The company said Tuesday the settlement allows it “to avoid the resource demands and uncertainty of a trial as it continues to seek meaningful progress in addressing the nation’s opioid crisis.”

Yet the deal, which includes no admission of liability, still leaves J&J facing hundreds of other opioid lawsuits.

The two Ohio counties behind the lawsuit, Cuyahoga and Summit, are home to cities including Cleveland and Akron that have been hit hard by the opioid crisis.

As in thousands of other opioid-related lawsuits filed by local and state municipalities, the counties accused J&J and other companies of contributing to widespread addiction through aggressive marketing practices and lax distribution policies.

J&J said Tuesday the company is “open to identifying an appropriate, comprehensive resolution of the overall opioid litigation” but is also prepared to defend its marketing and other actions.

Lawyers for the two counties said the settlement provides urgently needed funds for programs like those to treat babies born to opioid-addicted mothers. The lawyers said they are continuing to prepare for trial “to hold the remaining opioid makers and distributors accountable for fueling the crisis that has led to thousands of deaths in Ohio and across the country.”

Earlier this week, drugmaker Mallinckrodt PLC completed a $30 million deal with Cuyahoga and Summit counties. Endo International PLC had previously agreed to pay the counties $10 million, while Allergan PLC had agreed to pay $5 million to avoid the trial.

J&J’s settlement includes a $10 million cash payment, a $5 million reimbursement of legal expenses the counties incurred in relation to the trial, and $5.4 million in charitable contributions to opioid-related nonprofits in the counties.

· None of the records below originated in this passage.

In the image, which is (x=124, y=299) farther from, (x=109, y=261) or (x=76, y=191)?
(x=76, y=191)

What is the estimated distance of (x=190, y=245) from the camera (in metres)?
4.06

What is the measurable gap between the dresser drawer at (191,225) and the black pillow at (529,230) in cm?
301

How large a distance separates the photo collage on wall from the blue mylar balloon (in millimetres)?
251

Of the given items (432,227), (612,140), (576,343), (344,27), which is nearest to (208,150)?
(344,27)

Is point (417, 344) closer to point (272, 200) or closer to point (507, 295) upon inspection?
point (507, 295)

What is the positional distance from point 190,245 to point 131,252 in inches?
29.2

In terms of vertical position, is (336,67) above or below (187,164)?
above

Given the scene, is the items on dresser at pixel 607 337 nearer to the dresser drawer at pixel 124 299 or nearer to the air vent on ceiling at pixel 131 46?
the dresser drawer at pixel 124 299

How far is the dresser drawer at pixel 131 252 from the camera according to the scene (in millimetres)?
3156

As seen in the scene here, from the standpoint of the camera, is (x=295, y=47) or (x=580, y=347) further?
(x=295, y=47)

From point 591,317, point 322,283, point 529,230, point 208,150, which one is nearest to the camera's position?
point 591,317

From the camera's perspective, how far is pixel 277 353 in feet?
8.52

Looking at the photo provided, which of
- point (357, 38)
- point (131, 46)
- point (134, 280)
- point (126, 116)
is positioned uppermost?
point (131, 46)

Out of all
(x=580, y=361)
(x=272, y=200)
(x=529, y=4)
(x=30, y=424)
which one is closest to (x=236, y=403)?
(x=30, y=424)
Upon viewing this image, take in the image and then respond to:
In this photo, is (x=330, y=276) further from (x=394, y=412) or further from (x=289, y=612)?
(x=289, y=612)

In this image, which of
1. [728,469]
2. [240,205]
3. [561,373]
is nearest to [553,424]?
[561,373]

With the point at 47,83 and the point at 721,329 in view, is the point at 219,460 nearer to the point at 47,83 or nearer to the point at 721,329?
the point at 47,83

The company is among drugmakers exploring a way to use the bankruptcy of another defendant in the opioid cases, OxyContin maker Purdue Pharma, to try to reach a global resolution of the cases, The Wall Street Journal reported this week.

Addiction experts are in wide agreement on the most effective way to help opioid addicts: Medication-assisted treatment. But most inpatient rehab facilities in the U.S. don’t offer this option. WSJ’s Jason Bellini reports on why the medication option is controversial, and in many places, hard to come by.

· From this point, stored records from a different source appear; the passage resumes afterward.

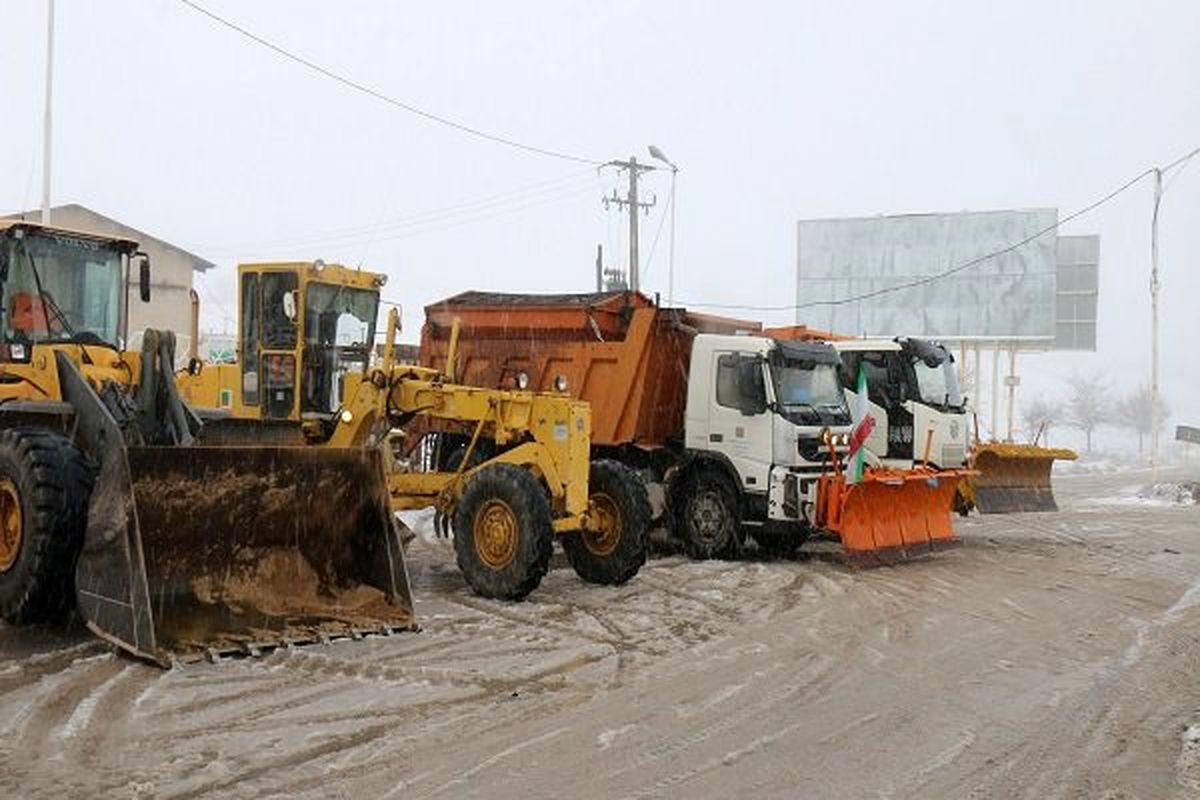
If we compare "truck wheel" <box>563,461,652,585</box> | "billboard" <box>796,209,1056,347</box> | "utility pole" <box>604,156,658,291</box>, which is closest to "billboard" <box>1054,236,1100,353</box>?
"billboard" <box>796,209,1056,347</box>

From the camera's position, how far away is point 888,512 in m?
13.2

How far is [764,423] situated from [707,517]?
4.22ft

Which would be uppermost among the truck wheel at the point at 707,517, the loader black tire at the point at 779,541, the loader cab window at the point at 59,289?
the loader cab window at the point at 59,289

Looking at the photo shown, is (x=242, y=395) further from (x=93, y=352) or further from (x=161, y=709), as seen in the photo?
(x=161, y=709)

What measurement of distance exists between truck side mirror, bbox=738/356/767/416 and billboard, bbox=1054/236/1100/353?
1291 inches

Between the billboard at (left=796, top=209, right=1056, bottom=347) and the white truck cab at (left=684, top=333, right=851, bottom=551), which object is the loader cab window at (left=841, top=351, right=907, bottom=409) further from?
the billboard at (left=796, top=209, right=1056, bottom=347)

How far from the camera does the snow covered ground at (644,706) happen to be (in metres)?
5.06

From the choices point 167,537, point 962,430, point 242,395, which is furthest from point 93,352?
point 962,430

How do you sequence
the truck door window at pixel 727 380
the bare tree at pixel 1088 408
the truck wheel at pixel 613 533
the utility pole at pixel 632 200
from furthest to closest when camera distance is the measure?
the bare tree at pixel 1088 408 < the utility pole at pixel 632 200 < the truck door window at pixel 727 380 < the truck wheel at pixel 613 533

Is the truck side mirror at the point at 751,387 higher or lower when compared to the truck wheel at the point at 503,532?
higher

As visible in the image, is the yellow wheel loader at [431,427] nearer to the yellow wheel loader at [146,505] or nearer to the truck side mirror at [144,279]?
the yellow wheel loader at [146,505]

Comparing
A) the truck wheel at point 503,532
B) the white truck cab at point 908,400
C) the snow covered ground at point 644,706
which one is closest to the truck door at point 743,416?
the white truck cab at point 908,400

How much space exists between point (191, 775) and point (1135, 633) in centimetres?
721

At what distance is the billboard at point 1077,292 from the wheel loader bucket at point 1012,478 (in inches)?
1083
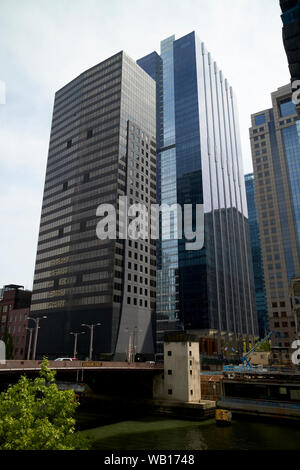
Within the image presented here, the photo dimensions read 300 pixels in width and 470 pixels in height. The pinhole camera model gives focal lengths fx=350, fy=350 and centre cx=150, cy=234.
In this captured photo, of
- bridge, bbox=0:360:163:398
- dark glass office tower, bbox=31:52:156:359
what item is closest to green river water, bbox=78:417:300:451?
bridge, bbox=0:360:163:398

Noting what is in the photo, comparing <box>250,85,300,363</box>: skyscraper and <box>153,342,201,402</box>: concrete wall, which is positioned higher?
<box>250,85,300,363</box>: skyscraper

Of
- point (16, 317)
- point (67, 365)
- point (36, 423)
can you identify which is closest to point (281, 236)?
point (16, 317)

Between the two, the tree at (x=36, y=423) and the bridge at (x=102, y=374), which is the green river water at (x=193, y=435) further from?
the tree at (x=36, y=423)

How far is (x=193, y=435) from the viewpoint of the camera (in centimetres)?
5419

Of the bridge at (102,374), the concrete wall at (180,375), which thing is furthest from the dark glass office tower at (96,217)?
the concrete wall at (180,375)

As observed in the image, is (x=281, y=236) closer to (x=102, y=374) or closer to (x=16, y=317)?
(x=102, y=374)

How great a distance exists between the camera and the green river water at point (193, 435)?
47.2m

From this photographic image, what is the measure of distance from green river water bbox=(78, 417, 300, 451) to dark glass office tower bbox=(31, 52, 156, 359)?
63.0m

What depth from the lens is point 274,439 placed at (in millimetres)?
51031

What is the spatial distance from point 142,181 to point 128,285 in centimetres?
4972

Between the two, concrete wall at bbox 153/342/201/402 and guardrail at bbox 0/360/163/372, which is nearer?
guardrail at bbox 0/360/163/372

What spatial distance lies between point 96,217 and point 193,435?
10293 centimetres

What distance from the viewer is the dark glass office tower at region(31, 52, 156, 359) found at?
134 m

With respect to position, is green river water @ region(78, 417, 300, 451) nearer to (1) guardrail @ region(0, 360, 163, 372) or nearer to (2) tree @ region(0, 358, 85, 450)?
(1) guardrail @ region(0, 360, 163, 372)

The litigation has weighed on J&J, of New Brunswick, N.J. The company lost the first opioid case to go to trial, in Oklahoma. A state-court judge there ordered the pharmaceutical and consumer products company to pay $572 million for contributing to the state’s opioid crisis. The company is appealing the verdict.

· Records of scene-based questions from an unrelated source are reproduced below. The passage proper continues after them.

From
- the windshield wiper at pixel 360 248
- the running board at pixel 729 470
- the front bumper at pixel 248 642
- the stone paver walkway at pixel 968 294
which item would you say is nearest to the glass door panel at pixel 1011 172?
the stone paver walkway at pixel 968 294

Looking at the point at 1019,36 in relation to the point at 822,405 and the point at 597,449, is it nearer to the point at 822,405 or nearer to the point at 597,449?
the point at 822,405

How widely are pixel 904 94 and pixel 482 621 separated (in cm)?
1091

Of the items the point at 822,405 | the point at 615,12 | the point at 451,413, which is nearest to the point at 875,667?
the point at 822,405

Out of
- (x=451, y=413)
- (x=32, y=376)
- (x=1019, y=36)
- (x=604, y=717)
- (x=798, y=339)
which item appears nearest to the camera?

As settlements by drugmakers pile up, the Ohio trial is now shaping up to focus mostly on the companies that distribute drugs. Companies still included in the case as of Tuesday include AmerisourceBergen Corp., McKesson Corp., Cardinal Health Inc. and Walgreens Boots Alliance Inc.

Those companies have denied the allegations against them and argued they ran legal businesses that were heavily regulated.

J&J’s involvement in the lawsuits stems primarily from two opioid painkillers: the fentanyl patch Duragesic and Nucynta, a tapentadol pill. J&J also owned two companies that supplied the active pharmaceutical ingredients and narcotic raw materials to other drugmakers for their own opioid painkillers.

J&J still makes Duragesic but sold Nucynta in 2015 and exited the opioid-ingredients businesses by 2016.